Reproduce the material below in full, switching each occurrence of "yellow trash bin" to "green recycling bin" and leaving every other word and character unchanged.

◆ Provided entries ◆
■ ■ ■

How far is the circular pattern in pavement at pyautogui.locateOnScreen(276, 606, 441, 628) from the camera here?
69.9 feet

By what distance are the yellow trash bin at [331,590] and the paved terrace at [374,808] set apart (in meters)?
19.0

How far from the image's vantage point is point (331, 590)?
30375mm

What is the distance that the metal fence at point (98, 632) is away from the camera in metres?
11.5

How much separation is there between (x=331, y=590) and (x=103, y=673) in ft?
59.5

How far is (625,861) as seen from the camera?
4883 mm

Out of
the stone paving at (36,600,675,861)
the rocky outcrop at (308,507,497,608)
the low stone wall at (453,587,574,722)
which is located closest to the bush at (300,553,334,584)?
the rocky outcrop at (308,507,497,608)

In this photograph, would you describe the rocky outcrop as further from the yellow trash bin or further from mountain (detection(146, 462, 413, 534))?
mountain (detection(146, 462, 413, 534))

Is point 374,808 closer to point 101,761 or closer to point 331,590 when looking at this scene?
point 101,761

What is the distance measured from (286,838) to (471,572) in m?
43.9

■ ■ ■

◆ Solution for this task ◆
How far is the circular pattern in pavement at pyautogui.locateOnScreen(276, 606, 441, 628) from the camera here?
69.9 feet

By what distance are the green recycling bin at [331,590] and the paved terrace at [374,808] set apart (in meters)?
19.0

How far from the image's vantage point is point (331, 590)?
30375mm

What is the distance that the metal fence at point (98, 632) is away from the camera in metres?
11.5

How much separation is there between (x=331, y=590) and (x=103, y=673) in ft?
59.5

How far is (625,861) as seen from the camera?
4883 mm

Out of
the stone paving at (36,600,675,861)
the rocky outcrop at (308,507,497,608)
the low stone wall at (453,587,574,722)
which is located closest to the bush at (300,553,334,584)?
the rocky outcrop at (308,507,497,608)

In this photograph, would you describe the rocky outcrop as further from the green recycling bin or further from mountain (detection(146, 462, 413, 534))?
mountain (detection(146, 462, 413, 534))

Is point 374,808 closer to point 101,761 or closer to point 331,590 when looking at this scene?
point 101,761

What is the distance measured from (286,838) to (471,572) in m?
43.9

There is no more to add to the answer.